As you might recall, last week’s out-of-context ad featured the Not-So-Invisible Hand of Progress doing something that is presumably rather sciencey and innovative, as evidenced by the slightly sinister looking guy below whose bidding it seems to be doing (or is it the other way around?) The question is this: Exactly what miracle of modern technology is being worked on here? The answer, as usual, is found after the jump for those of you who would like to make a quick guess before looking.
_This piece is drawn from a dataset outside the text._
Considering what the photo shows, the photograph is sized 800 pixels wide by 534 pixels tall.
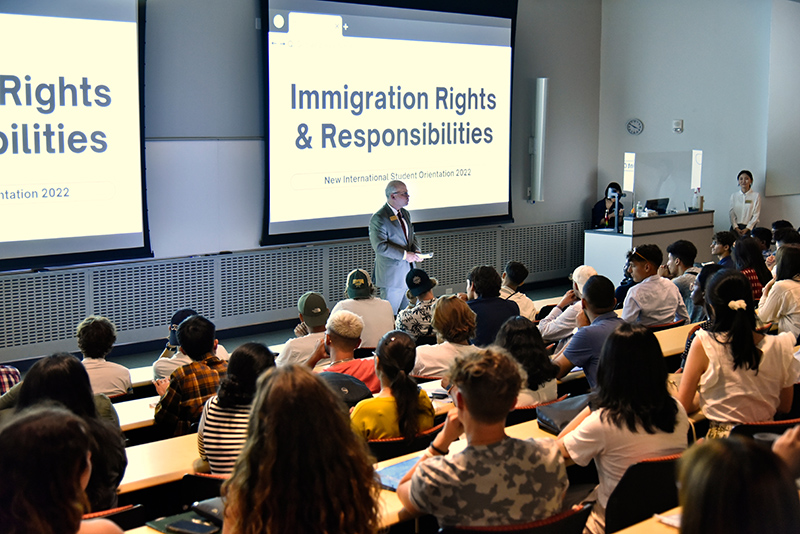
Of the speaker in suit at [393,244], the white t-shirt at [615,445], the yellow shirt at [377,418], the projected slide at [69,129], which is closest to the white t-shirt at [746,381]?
the white t-shirt at [615,445]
It turns out they’re refining oil, using a so-called “pint size” refinery as a prototype before implementing the process in large scale in this advertisement from a 1955 East Side Journal (not sure on the exact date though.) This was, of course, back in the day when oil companies could actually get away with talking about oil in their ads. As you can see, this as was placed by the Standard Oil Company of California, forerunner to the modern-day Chevron Corporation, which was discussed earlier in this post about one of the few remaining Chevron stations operating under the Standard name in order to retain a claim to the trademark.
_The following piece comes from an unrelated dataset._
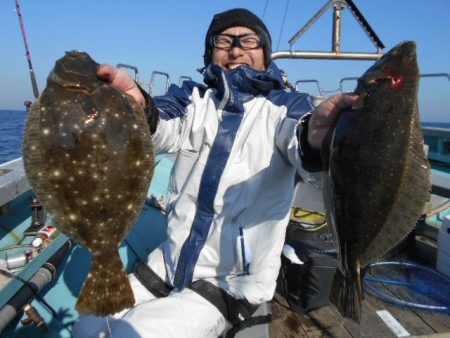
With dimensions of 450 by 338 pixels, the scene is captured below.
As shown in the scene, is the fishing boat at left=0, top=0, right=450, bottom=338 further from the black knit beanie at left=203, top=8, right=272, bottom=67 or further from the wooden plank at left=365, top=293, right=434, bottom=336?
the black knit beanie at left=203, top=8, right=272, bottom=67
On a semi-related note, I apologize for the lack of a Recycled Newspaper feature this previous week (and this upcoming week, for that matter.) To be honest, I am still trying to work out exactly how I am going to handle these in the long run, since they tend to be rather labor-intensive posts to put together, and require frequent trips to the library to collect material. Also shortly after finishing this post up, I will be taking off to head down to Utah for the weekend to visit my new nephew (Heather and Brooks’son, born late last month) for the first time. As I mentioned last time I was down in Provo, it’s an interesting place from an urban archeology perspective, and I should be putting together a post or two from there, and possibly a post or two from the road as well.